(Source data)
========================================
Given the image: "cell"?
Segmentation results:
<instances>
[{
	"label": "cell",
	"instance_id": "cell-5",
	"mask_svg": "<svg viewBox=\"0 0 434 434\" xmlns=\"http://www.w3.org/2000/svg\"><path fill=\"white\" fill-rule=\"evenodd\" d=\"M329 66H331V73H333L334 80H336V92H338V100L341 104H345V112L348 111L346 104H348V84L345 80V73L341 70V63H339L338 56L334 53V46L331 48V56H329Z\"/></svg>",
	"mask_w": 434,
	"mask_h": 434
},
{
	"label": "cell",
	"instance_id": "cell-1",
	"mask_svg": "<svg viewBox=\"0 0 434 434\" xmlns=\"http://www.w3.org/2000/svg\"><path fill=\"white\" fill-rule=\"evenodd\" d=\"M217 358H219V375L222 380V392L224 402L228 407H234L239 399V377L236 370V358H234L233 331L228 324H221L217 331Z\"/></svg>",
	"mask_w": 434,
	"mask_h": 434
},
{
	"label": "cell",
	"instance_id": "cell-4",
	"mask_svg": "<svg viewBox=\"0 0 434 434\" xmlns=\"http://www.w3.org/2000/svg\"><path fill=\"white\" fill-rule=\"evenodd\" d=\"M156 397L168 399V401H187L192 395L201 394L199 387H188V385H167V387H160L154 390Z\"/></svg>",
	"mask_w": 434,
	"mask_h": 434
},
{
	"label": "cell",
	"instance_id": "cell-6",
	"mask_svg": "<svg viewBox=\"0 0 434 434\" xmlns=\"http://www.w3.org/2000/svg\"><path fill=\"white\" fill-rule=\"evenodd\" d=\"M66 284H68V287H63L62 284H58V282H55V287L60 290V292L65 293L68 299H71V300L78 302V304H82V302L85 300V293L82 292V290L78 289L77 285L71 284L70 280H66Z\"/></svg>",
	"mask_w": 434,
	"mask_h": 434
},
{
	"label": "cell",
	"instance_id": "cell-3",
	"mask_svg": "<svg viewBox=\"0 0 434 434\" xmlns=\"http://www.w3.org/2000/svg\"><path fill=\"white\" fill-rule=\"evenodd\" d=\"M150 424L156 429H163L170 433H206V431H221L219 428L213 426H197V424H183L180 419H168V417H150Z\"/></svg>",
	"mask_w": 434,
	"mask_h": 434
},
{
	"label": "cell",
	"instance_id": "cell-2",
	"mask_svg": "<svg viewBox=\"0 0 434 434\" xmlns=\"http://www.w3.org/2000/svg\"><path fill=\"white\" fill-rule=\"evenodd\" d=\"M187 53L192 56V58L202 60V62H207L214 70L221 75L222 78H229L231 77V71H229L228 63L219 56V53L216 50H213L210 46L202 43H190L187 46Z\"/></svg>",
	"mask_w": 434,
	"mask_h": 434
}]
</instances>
========================================
:: WRITTEN EXERCISE ::
Could you arrange all of the material as a Markdown table with two columns, Row and Line, giving each line its row number and leaving out any blank lines?

:: REPLY ::
| Row | Line |
|---|---|
| 1 | Given the image: "cell"? |
| 2 | Segmentation results: |
| 3 | <instances> |
| 4 | [{ |
| 5 | 	"label": "cell", |
| 6 | 	"instance_id": "cell-5", |
| 7 | 	"mask_svg": "<svg viewBox=\"0 0 434 434\" xmlns=\"http://www.w3.org/2000/svg\"><path fill=\"white\" fill-rule=\"evenodd\" d=\"M329 66H331V73H333L334 80H336V92H338V100L341 104H345V112L348 111L346 104H348V84L345 80V73L341 70V63H339L338 56L334 53V46L331 48V56H329Z\"/></svg>", |
| 8 | 	"mask_w": 434, |
| 9 | 	"mask_h": 434 |
| 10 | }, |
| 11 | { |
| 12 | 	"label": "cell", |
| 13 | 	"instance_id": "cell-1", |
| 14 | 	"mask_svg": "<svg viewBox=\"0 0 434 434\" xmlns=\"http://www.w3.org/2000/svg\"><path fill=\"white\" fill-rule=\"evenodd\" d=\"M217 358H219V375L222 380V392L224 402L228 407H234L239 399V377L236 370V358H234L233 331L228 324H221L217 331Z\"/></svg>", |
| 15 | 	"mask_w": 434, |
| 16 | 	"mask_h": 434 |
| 17 | }, |
| 18 | { |
| 19 | 	"label": "cell", |
| 20 | 	"instance_id": "cell-4", |
| 21 | 	"mask_svg": "<svg viewBox=\"0 0 434 434\" xmlns=\"http://www.w3.org/2000/svg\"><path fill=\"white\" fill-rule=\"evenodd\" d=\"M156 397L168 399V401H187L192 395L201 394L199 387H188V385H167V387H160L154 390Z\"/></svg>", |
| 22 | 	"mask_w": 434, |
| 23 | 	"mask_h": 434 |
| 24 | }, |
| 25 | { |
| 26 | 	"label": "cell", |
| 27 | 	"instance_id": "cell-6", |
| 28 | 	"mask_svg": "<svg viewBox=\"0 0 434 434\" xmlns=\"http://www.w3.org/2000/svg\"><path fill=\"white\" fill-rule=\"evenodd\" d=\"M66 284H68V287H63L62 284H58V282H55V287L60 290V292L65 293L68 299H71V300L78 302V304H82V302L85 300V293L82 292V290L78 289L77 285L71 284L70 280H66Z\"/></svg>", |
| 29 | 	"mask_w": 434, |
| 30 | 	"mask_h": 434 |
| 31 | }, |
| 32 | { |
| 33 | 	"label": "cell", |
| 34 | 	"instance_id": "cell-3", |
| 35 | 	"mask_svg": "<svg viewBox=\"0 0 434 434\" xmlns=\"http://www.w3.org/2000/svg\"><path fill=\"white\" fill-rule=\"evenodd\" d=\"M150 424L156 429H163L170 433H206V431H221L219 428L213 426H197V424H183L180 419H168V417H150Z\"/></svg>", |
| 36 | 	"mask_w": 434, |
| 37 | 	"mask_h": 434 |
| 38 | }, |
| 39 | { |
| 40 | 	"label": "cell", |
| 41 | 	"instance_id": "cell-2", |
| 42 | 	"mask_svg": "<svg viewBox=\"0 0 434 434\" xmlns=\"http://www.w3.org/2000/svg\"><path fill=\"white\" fill-rule=\"evenodd\" d=\"M187 53L192 56V58L202 60V62H207L214 70L221 75L222 78H229L231 77V71H229L228 63L219 56V53L216 50H213L210 46L202 43H190L187 46Z\"/></svg>", |
| 43 | 	"mask_w": 434, |
| 44 | 	"mask_h": 434 |
| 45 | }] |
| 46 | </instances> |